··· DATA UNDER STUDY ···

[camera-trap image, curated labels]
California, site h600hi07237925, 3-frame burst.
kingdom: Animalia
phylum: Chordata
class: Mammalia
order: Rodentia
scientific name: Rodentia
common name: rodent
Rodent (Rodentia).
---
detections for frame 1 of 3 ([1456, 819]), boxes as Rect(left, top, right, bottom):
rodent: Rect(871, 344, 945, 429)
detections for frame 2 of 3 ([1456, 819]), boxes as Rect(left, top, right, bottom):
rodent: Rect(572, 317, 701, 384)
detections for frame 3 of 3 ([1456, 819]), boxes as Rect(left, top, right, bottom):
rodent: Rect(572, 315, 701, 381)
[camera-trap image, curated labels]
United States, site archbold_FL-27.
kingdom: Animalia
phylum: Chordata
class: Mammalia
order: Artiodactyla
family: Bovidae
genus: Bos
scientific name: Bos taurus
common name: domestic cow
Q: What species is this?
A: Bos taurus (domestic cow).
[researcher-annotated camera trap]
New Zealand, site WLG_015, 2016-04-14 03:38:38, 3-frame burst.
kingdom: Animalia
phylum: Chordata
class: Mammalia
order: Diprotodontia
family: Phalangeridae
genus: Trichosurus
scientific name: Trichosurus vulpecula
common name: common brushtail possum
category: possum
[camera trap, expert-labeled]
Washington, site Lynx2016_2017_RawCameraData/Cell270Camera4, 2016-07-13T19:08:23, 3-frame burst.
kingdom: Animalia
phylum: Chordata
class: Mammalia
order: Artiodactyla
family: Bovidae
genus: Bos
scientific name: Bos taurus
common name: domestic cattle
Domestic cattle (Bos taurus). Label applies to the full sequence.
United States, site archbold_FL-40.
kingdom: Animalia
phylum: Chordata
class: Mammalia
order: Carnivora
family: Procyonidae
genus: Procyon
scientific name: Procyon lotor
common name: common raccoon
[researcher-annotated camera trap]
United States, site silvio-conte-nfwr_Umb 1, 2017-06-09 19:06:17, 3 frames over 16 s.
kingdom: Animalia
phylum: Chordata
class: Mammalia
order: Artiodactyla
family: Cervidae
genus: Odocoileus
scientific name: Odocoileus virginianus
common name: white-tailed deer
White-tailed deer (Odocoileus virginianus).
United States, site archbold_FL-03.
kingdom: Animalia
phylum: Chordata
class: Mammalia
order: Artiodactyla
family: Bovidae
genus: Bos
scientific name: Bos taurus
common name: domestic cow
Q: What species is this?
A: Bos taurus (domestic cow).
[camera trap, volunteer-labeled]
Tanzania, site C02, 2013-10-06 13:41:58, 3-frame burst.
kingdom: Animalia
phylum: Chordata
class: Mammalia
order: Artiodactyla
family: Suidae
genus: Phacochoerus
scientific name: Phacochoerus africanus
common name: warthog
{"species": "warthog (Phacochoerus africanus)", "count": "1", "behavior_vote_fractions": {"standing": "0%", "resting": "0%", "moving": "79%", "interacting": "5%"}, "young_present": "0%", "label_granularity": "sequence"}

···

▶ _ASSIGNMENT_: Each record above has to be repeated word for word.

▶ _EXERCISE SOLUTION_:
[camera-trap image, curated labels]
California, site h600hi07237925, 3-frame burst.
kingdom: Animalia
phylum: Chordata
class: Mammalia
order: Rodentia
scientific name: Rodentia
common name: rodent
Rodent (Rodentia).
---
detections for frame 1 of 3 ([1456, 819]), boxes as Rect(left, top, right, bottom):
rodent: Rect(871, 344, 945, 429)
detections for frame 2 of 3 ([1456, 819]), boxes as Rect(left, top, right, bottom):
rodent: Rect(572, 317, 701, 384)
detections for frame 3 of 3 ([1456, 819]), boxes as Rect(left, top, right, bottom):
rodent: Rect(572, 315, 701, 381)
[camera-trap image, curated labels]
United States, site archbold_FL-27.
kingdom: Animalia
phylum: Chordata
class: Mammalia
order: Artiodactyla
family: Bovidae
genus: Bos
scientific name: Bos taurus
common name: domestic cow
Q: What species is this?
A: Bos taurus (domestic cow).
[researcher-annotated camera trap]
New Zealand, site WLG_015, 2016-04-14 03:38:38, 3-frame burst.
kingdom: Animalia
phylum: Chordata
class: Mammalia
order: Diprotodontia
family: Phalangeridae
genus: Trichosurus
scientific name: Trichosurus vulpecula
common name: common brushtail possum
category: possum
[camera trap, expert-labeled]
Washington, site Lynx2016_2017_RawCameraData/Cell270Camera4, 2016-07-13T19:08:23, 3-frame burst.
kingdom: Animalia
phylum: Chordata
class: Mammalia
order: Artiodactyla
family: Bovidae
genus: Bos
scientific name: Bos taurus
common name: domestic cattle
Domestic cattle (Bos taurus). Label applies to the full sequence.
United States, site archbold_FL-40.
kingdom: Animalia
phylum: Chordata
class: Mammalia
order: Carnivora
family: Procyonidae
genus: Procyon
scientific name: Procyon lotor
common name: common raccoon
[researcher-annotated camera trap]
United States, site silvio-conte-nfwr_Umb 1, 2017-06-09 19:06:17, 3 frames over 16 s.
kingdom: Animalia
phylum: Chordata
class: Mammalia
order: Artiodactyla
family: Cervidae
genus: Odocoileus
scientific name: Odocoileus virginianus
common name: white-tailed deer
White-tailed deer (Odocoileus virginianus).
United States, site archbold_FL-03.
kingdom: Animalia
phylum: Chordata
class: Mammalia
order: Artiodactyla
family: Bovidae
genus: Bos
scientific name: Bos taurus
common name: domestic cow
Q: What species is this?
A: Bos taurus (domestic cow).
[camera trap, volunteer-labeled]
Tanzania, site C02, 2013-10-06 13:41:58, 3-frame burst.
kingdom: Animalia
phylum: Chordata
class: Mammalia
order: Artiodactyla
family: Suidae
genus: Phacochoerus
scientific name: Phacochoerus africanus
common name: warthog
{"species": "warthog (Phacochoerus africanus)", "count": "1", "behavior_vote_fractions": {"standing": "0%", "resting": "0%", "moving": "79%", "interacting": "5%"}, "young_present": "0%", "label_granularity": "sequence"}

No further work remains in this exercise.